The demonization of colour
Although misogyny is the basis of patriarchal insults, racial stereotypes of other non-white men show that masculinity in excess is bad.
After the 2000 gang rapes in Western Sydney, Arab-Australian men were construed to be hypersexual predators; African-Australian boys are seen as violent gang members; and Aboriginal and Torres Strait Islander men are constructed to be violent partners and dropkick dads. It shifts the blame of colonial government policy onto Aboriginal men in a way that addresses the desires of a carceral state rather than the needs of these communities.
Amy McGuire emphasises the structural roots of what appear to be individual problems: “demonizing Aboriginal men does not work. Why do they drink? Why don't they have jobs? Why has violence become a social norm?”

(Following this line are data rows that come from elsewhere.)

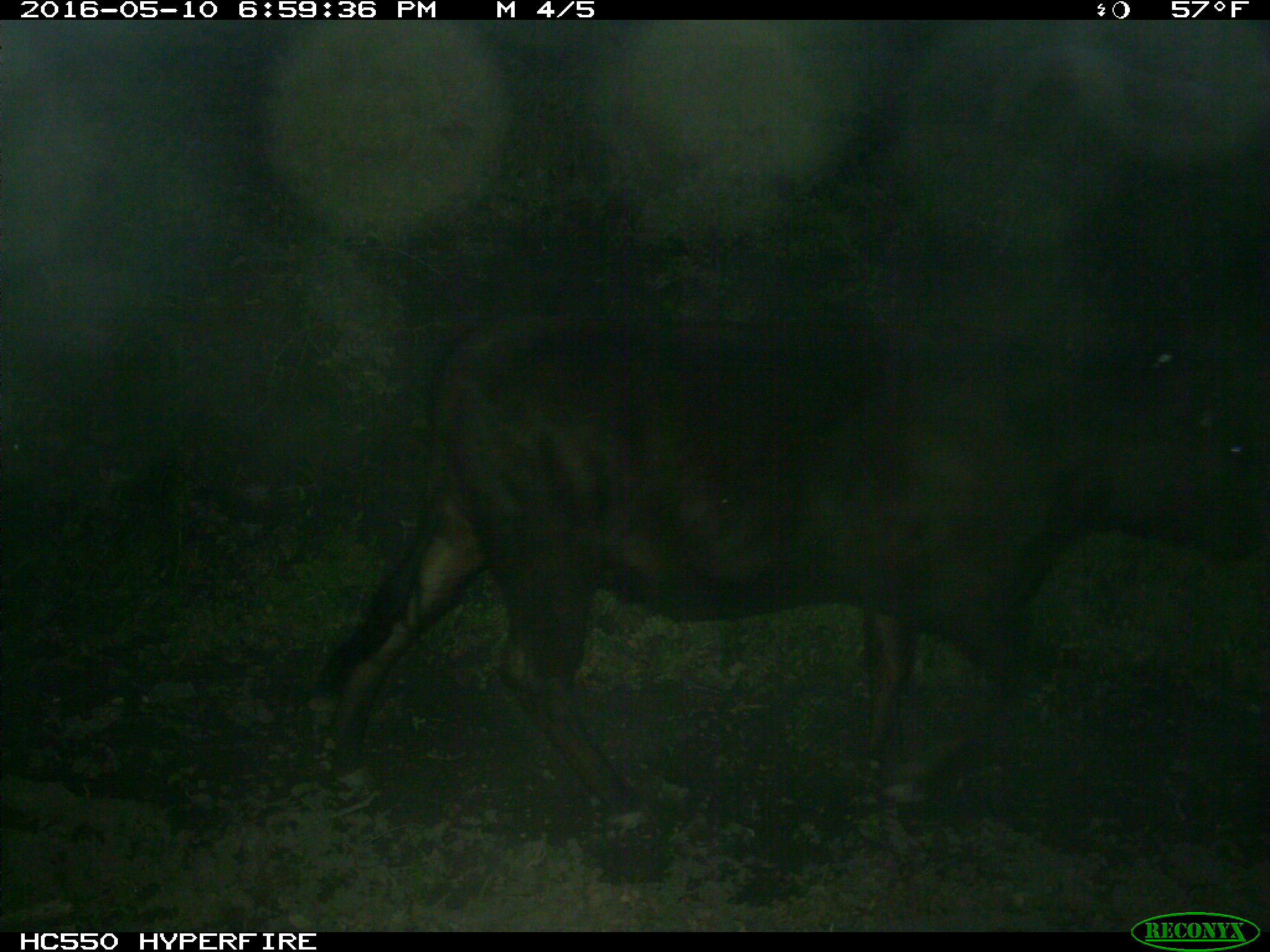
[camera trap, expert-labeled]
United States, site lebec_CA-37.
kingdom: Animalia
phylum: Chordata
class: Mammalia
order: Artiodactyla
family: Bovidae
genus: Bos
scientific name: Bos taurus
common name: domestic cow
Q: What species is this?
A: Bos taurus (domestic cow).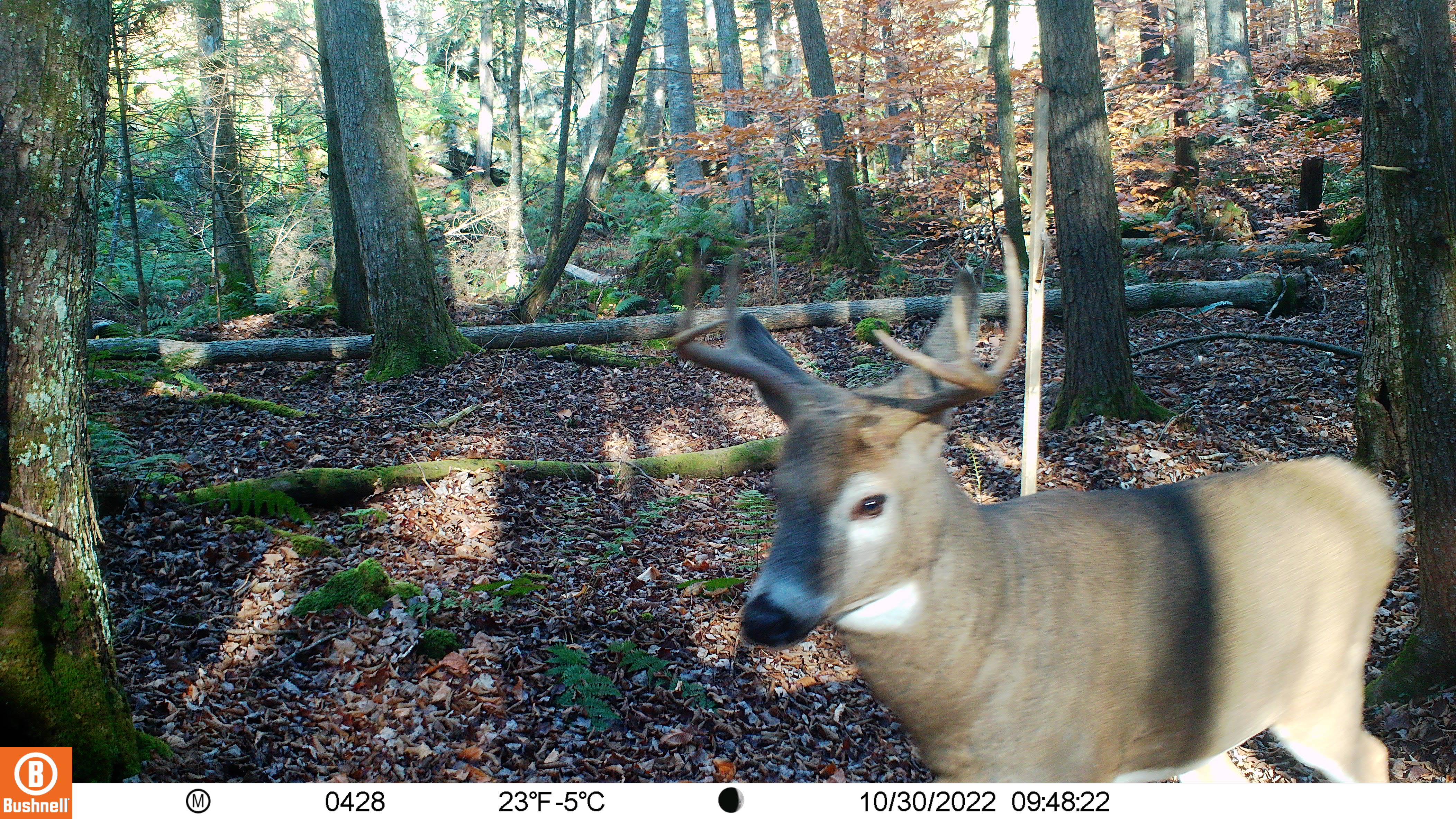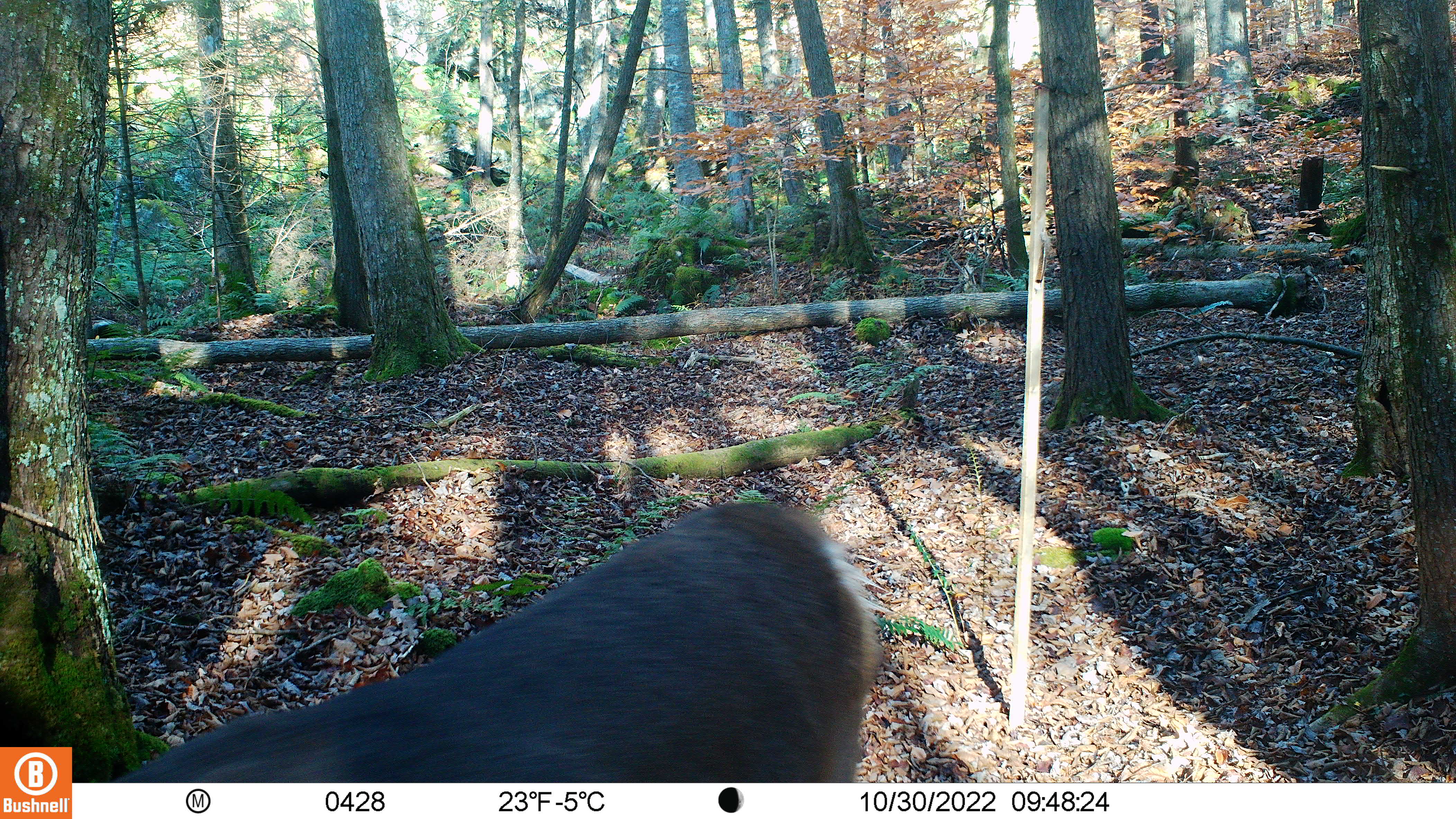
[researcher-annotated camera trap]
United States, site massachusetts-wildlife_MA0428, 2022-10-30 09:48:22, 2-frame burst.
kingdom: Animalia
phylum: Chordata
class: Mammalia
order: Artiodactyla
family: Cervidae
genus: Odocoileus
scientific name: Odocoileus virginianus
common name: white-tailed deer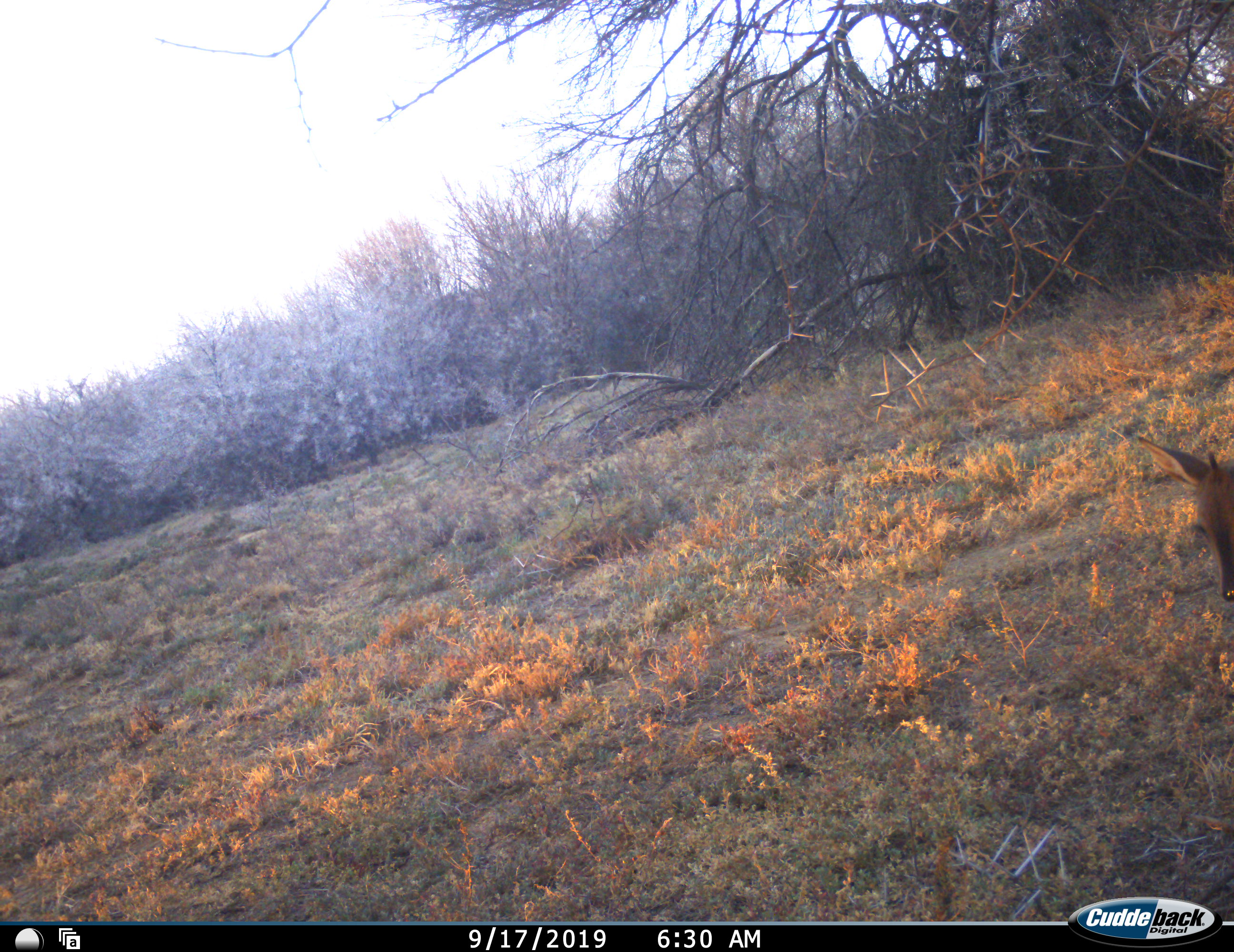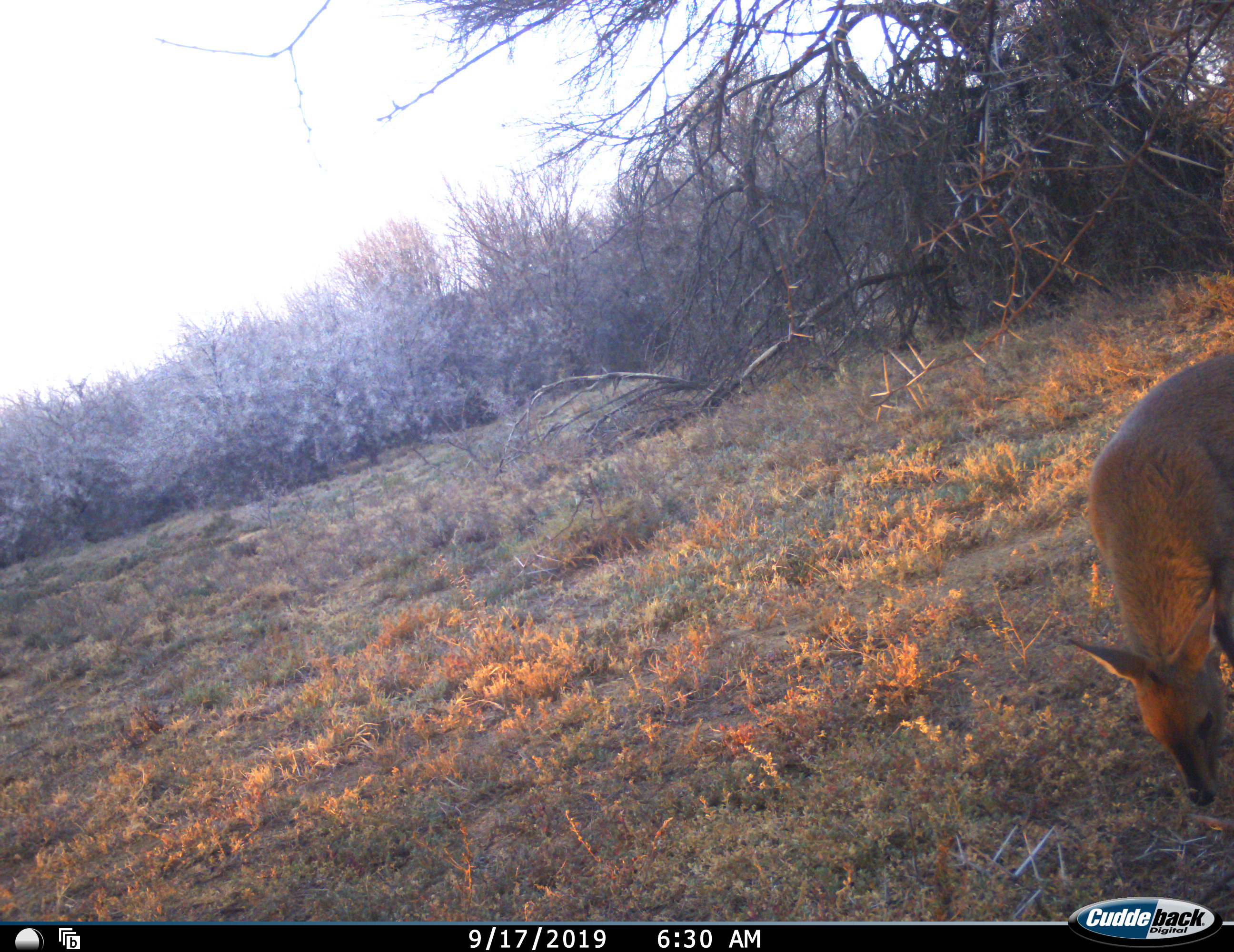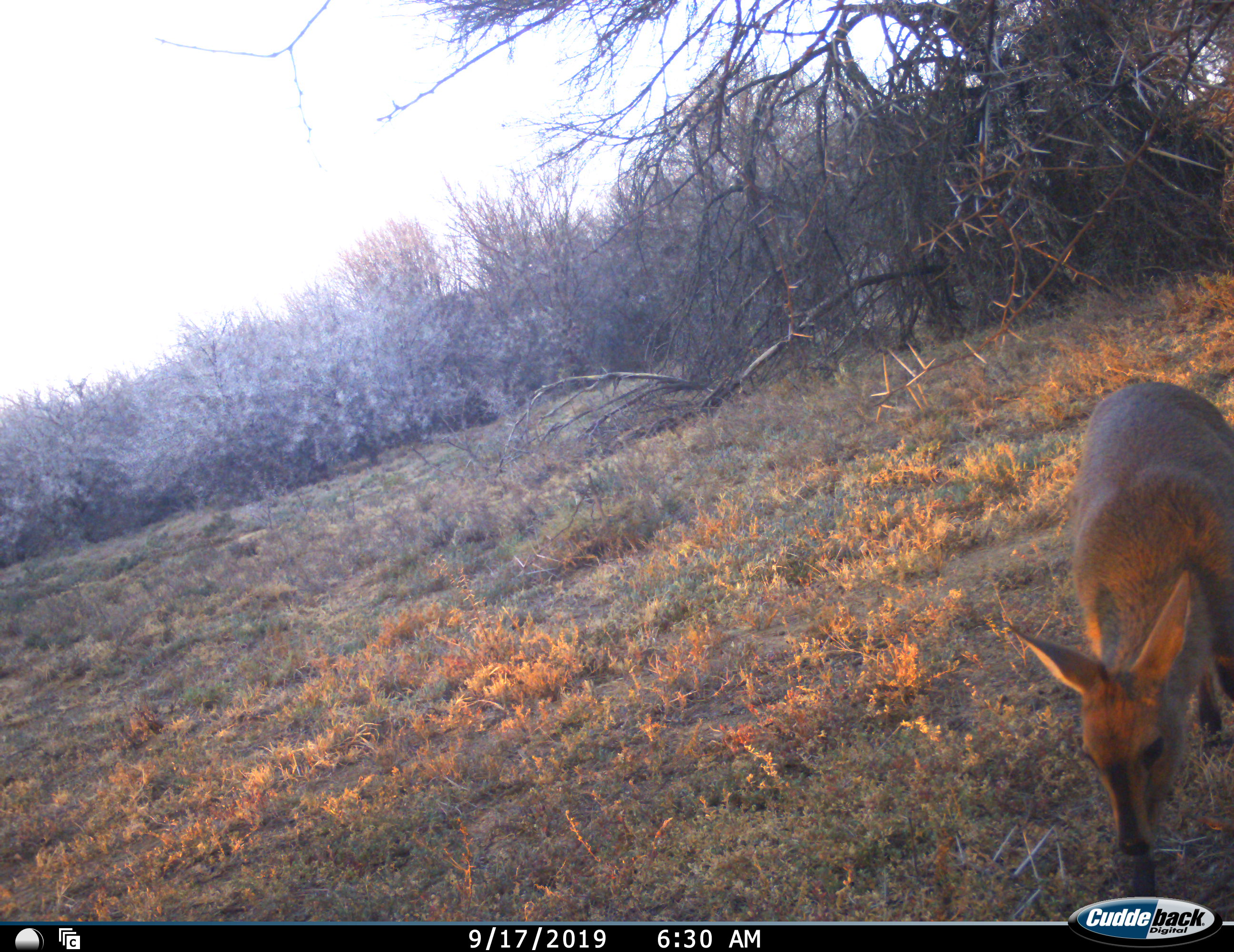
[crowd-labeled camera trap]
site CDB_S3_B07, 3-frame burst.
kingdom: Animalia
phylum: Chordata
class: Mammalia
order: Artiodactyla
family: Bovidae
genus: Sylvicapra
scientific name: Sylvicapra grimmia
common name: common duiker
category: duikercommongrey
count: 1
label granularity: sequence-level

Meanwhile, heterosexual white masculinity parades as the healthy norm against which other masculinities are demonized. Even the most heinous cases of white, male committing murder-suicides are reported to be ‘good blokes’.
This reporting highlights the shock of their surrounding communities, but also overlooks the roots of this violence in heterosexual white masculinity. As Fiona McCormack, CEO of Domestic Violence Victoria told Media Watch:
“Men who kill their families usually have friends and families who loved them but providing quotes from those people without any context explaining the underlying sense of entitlement that makes these men think they have the right to take the lives of women in their family is one-sided and misleading.”
Reporting only the shock of the surrounding community without mention of the violent entitlement of white men towards the women and children in their families recuperates heterosexual white masculinity by treating these cases as deviation.
And while murder-suicides certainly are extreme, they are only what Margaret Simons calls “an awful climax to a previous history of abuse and/or violence”. This is not to deny that family violence also occurs in other racialized masculinities.